While there are reasons to remain hopeful that Sri Lanka will not carry out the sentence, the outrageous death penalty for the five Indians—three Sri Lankan fishermen were also awarded the punishment—was a shocker. The fact that the last judicial execution in Sri Lanka took place as far back as 1976 suggests that the recent sentence could be politically motivated, especially against the backdrop of the fishermen row.

The crisis has been politicised on multiple levels. Fishermen in northern Sri Lanka continue to be victimised. Their livelihoods are badly hit by poaching and excessive bottom trawling by Indian fishermen.

While Colombo uses the cases of erring Indian fishermen as a trump card in diplomatic and strategic negotiations, it offers little support to its own fisherfolk from northern Sri Lanka. The Tamil political leadership or the Northern Provincial Council does not take up the issue for fear of losing Tamil Nadu’s political support. On the Indian side, Tamil Nadu is quick to make shrill noises around the arrest of Indian fishermen by the Sri Lanka Navy. But the governments in New Delhi and Chennai are yet to take meaningful measures to curb the practice of bottom trawling or to find alternatives.

Tamil Nadu extends solidarity to the Tamils of Sri Lanka, often using Tamil-nationalistic rhetoric, but does not see the adverse impact Tamil Nadu fishermen have on their Tamil-speaking counterparts in northern Sri Lanka.

Every time Sri Lankan President Mahinda Rajapaksa announces the release of arrested Indian fishermen, again a political response, Tamil Nadu fishermen’s leaders celebrate by bursting crackers and distributing sweets. Every time there is a fresh arrest, they condemn it strongly. Other than impulsively reacting to the announcements, the fishermen’s leaders have no convincing ways of engagement.

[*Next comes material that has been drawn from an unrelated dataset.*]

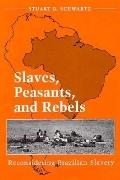Slaves,peasants+rebels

It is, in fact, the trawler owners who continue to make the daily-wage fishermen of Tamil Nadu increasingly vulnerable by demanding varieties available outside Indian waters and insisting on a certain amount of catch.

India and Sri Lanka are not the only players in this game. The European Union recently announced a ban on seafood exports from Sri Lanka, evoking serious concern among exporters and fishermen.

Irrespective of who stands to win and how countries use the issue for diplomatic gains, it is the powerless fisherfolk who get entangled in this web of problems. And the most vulnerable fisherman continues to pay the heaviest price.